An $$\alpha$$ particle and a proton are accelerated from rest by a potential difference of 200 V. After this, their de Broglie wavelengths are $$\lambda_\alpha$$ and $$\lambda_p$$ respectively. The ratio $$\frac{\lambda_p}{\lambda_\alpha}$$ is:

The de Broglie wavelength of a particle of mass $$m$$ and charge $$q$$ accelerated through a potential difference $$V$$ is given by $$\lambda = \frac{h}{\sqrt{2mqV}}$$.

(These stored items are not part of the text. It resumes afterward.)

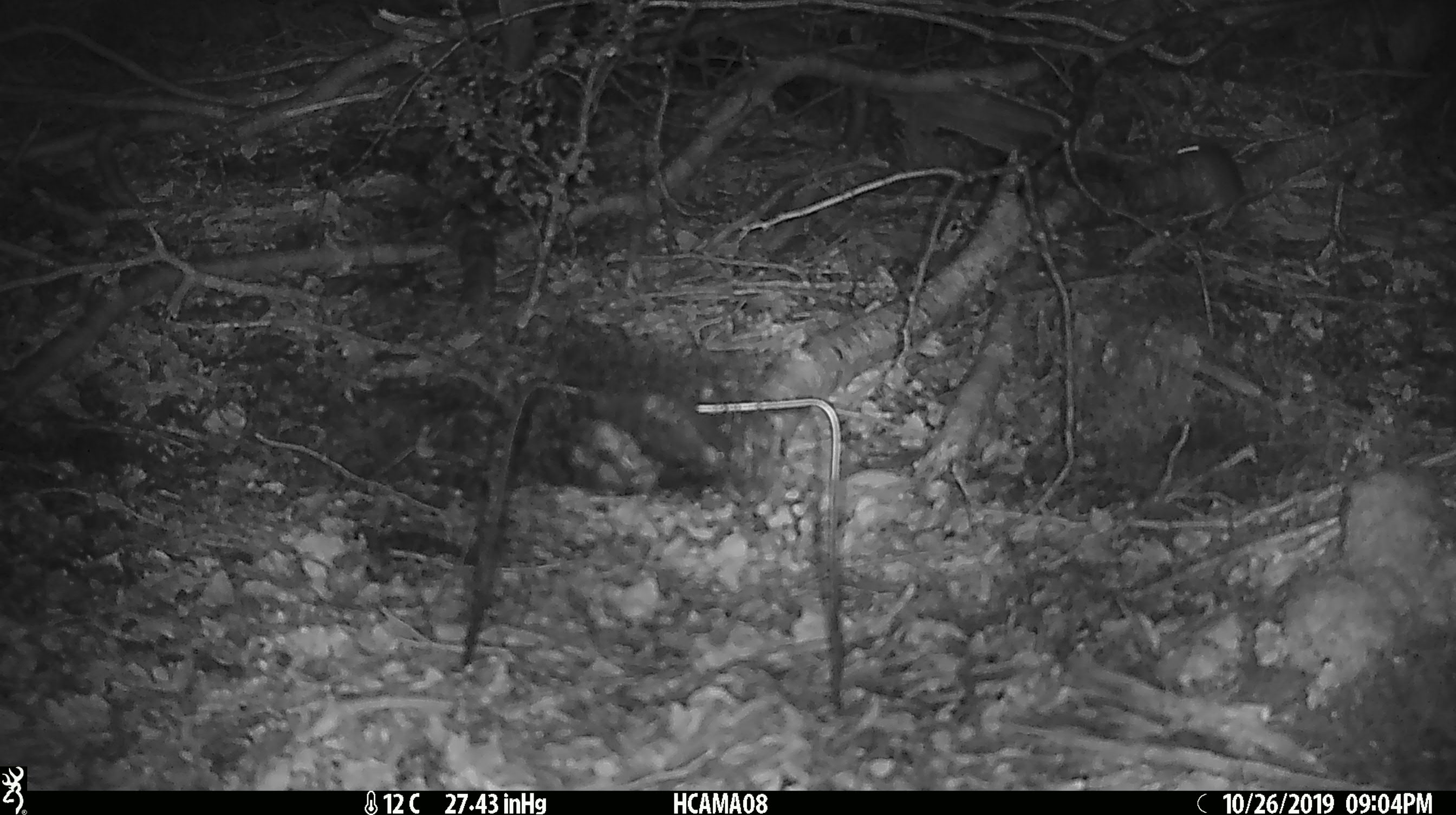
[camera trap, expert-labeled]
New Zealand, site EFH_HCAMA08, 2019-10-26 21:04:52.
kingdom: Animalia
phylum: Chordata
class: Mammalia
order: Rodentia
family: Muridae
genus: Mus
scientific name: Mus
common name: mouse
Mouse (Mus).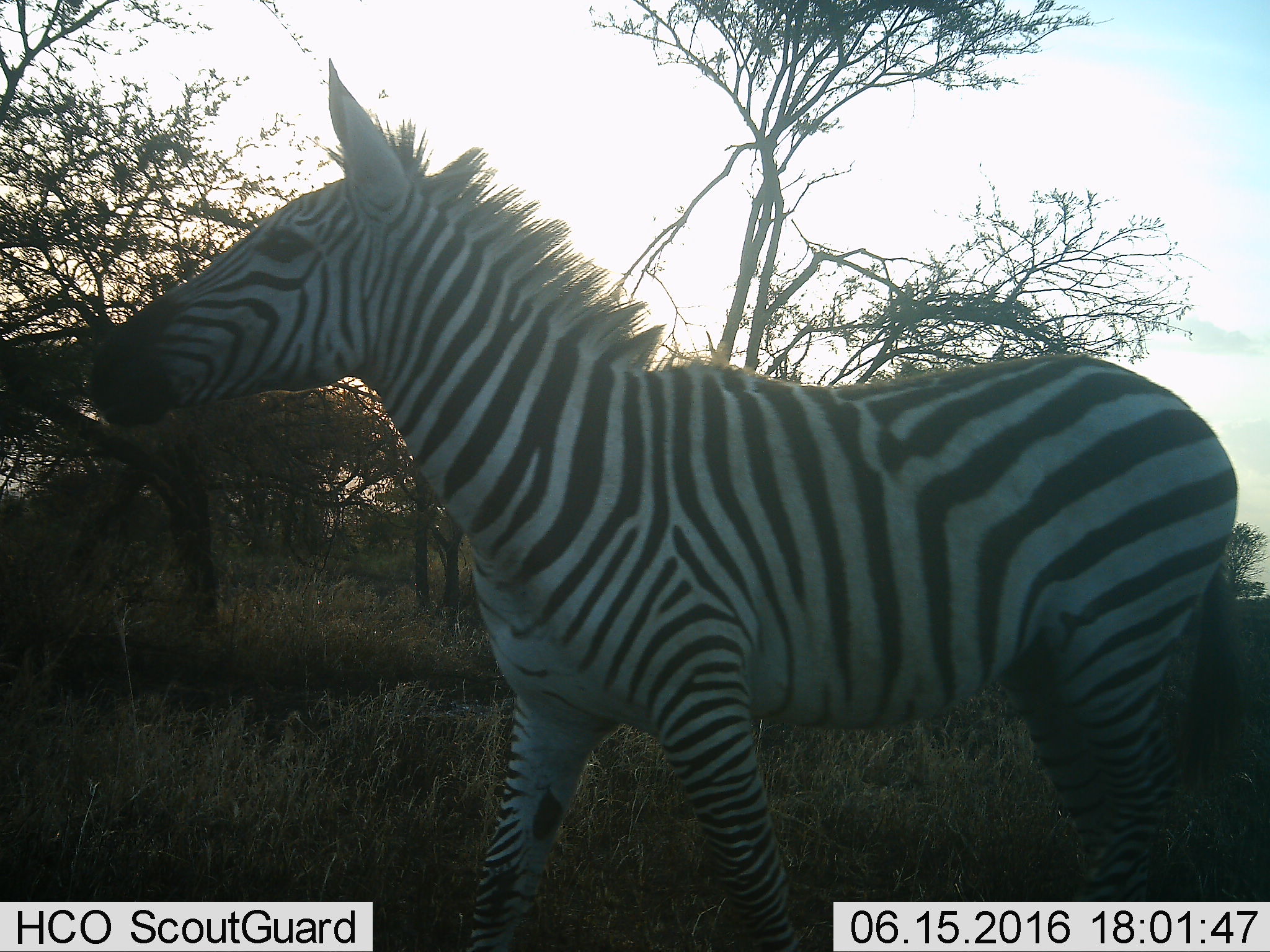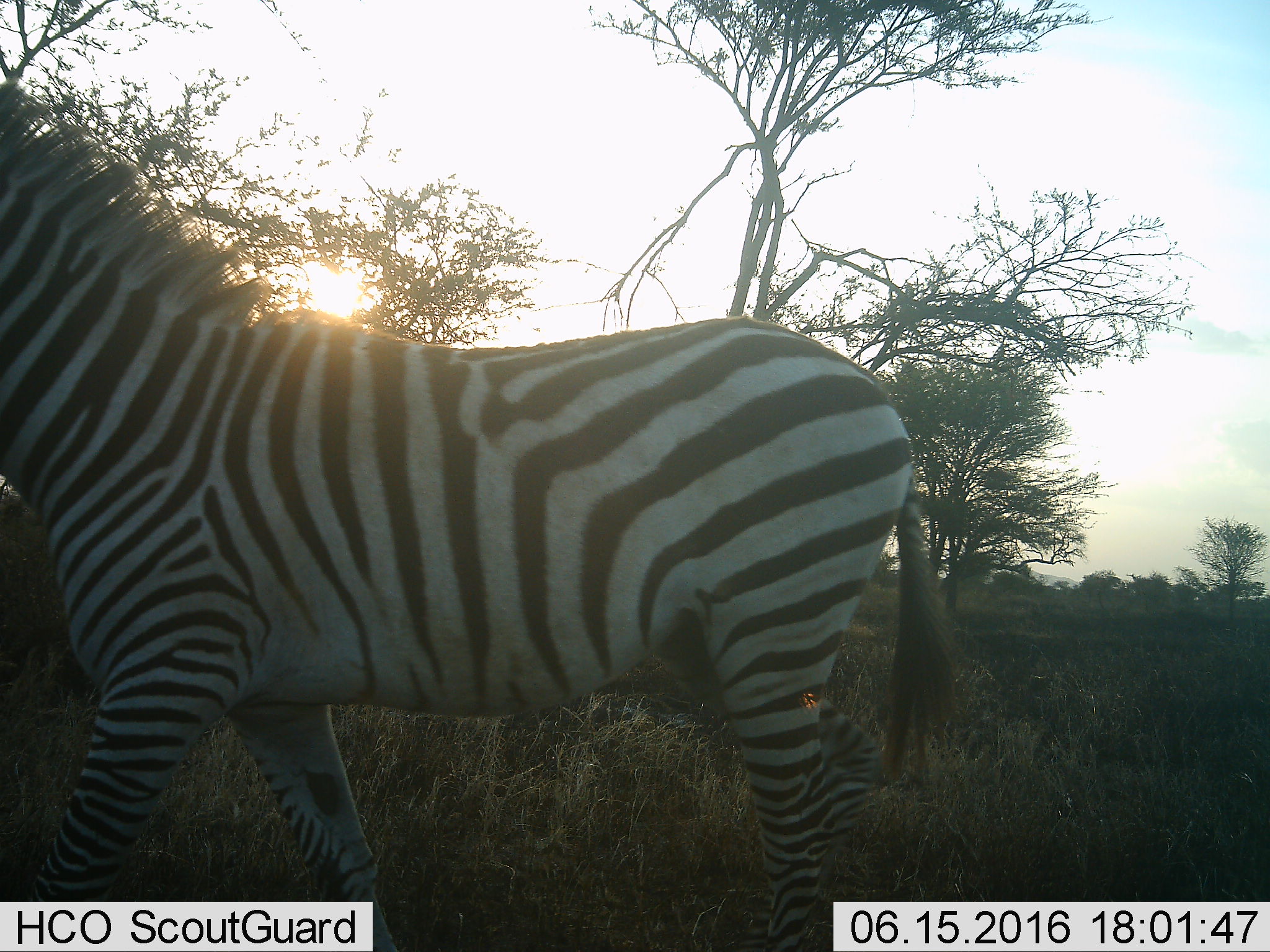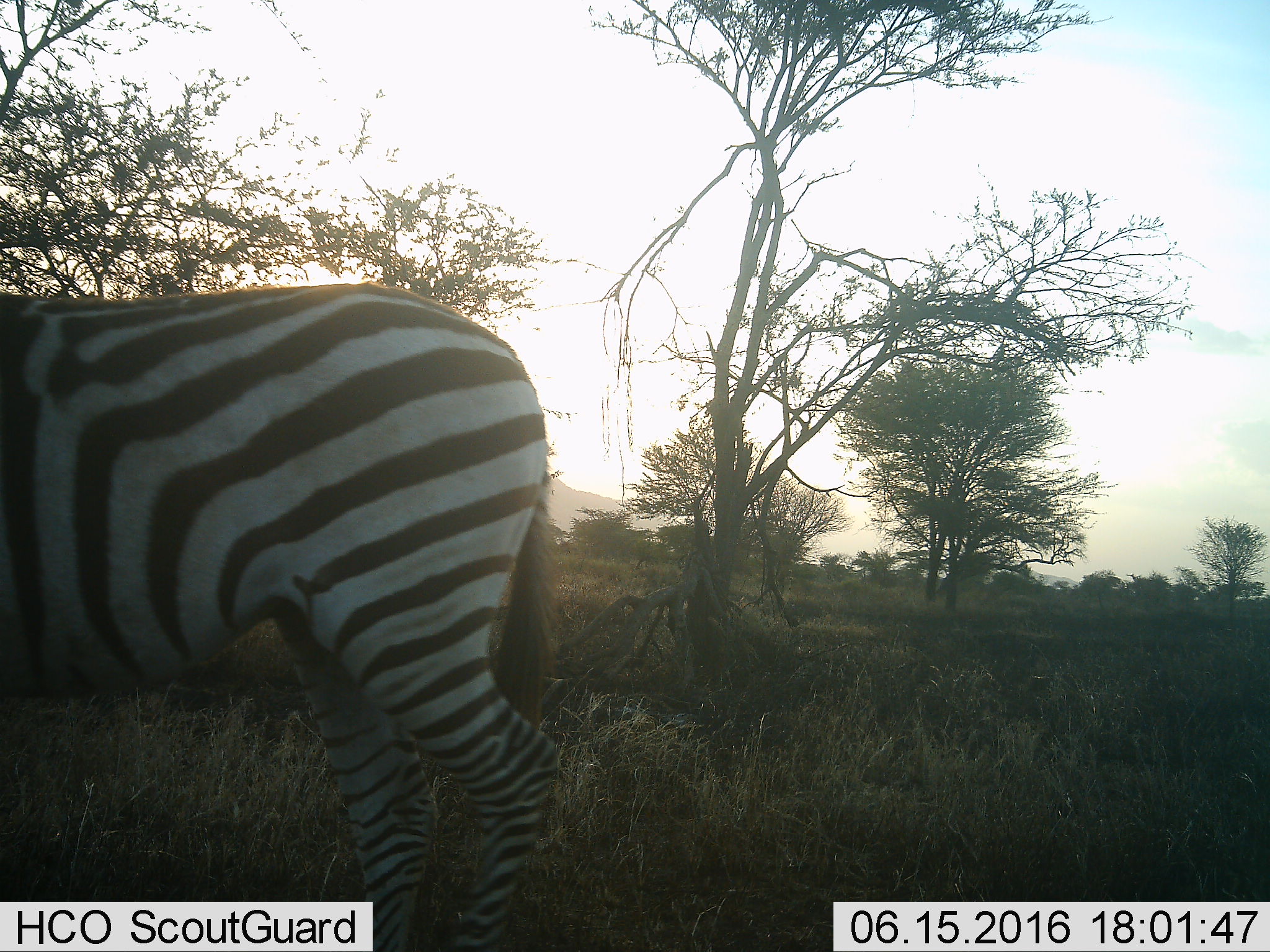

For the proton: $$\lambda_p = \frac{h}{\sqrt{2m_p \cdot e \cdot V}}$$

For the $$\alpha$$ particle (mass $$= 4m_p$$, charge $$= 2e$$): $$\lambda_\alpha = \frac{h}{\sqrt{2 \cdot 4m_p \cdot 2e \cdot V}} = \frac{h}{\sqrt{16m_p eV}}$$

Taking the ratio:

$$\frac{\lambda_p}{\lambda_\alpha} = \frac{\sqrt{16m_p eV}}{\sqrt{2m_p eV}} = \sqrt{\frac{16}{2}} = \sqrt{8} = 2\sqrt{2} \approx 2.83$$

Rounding to one decimal place, this gives approximately $$2.8$$.

The correct answer is Option (3): 2.8.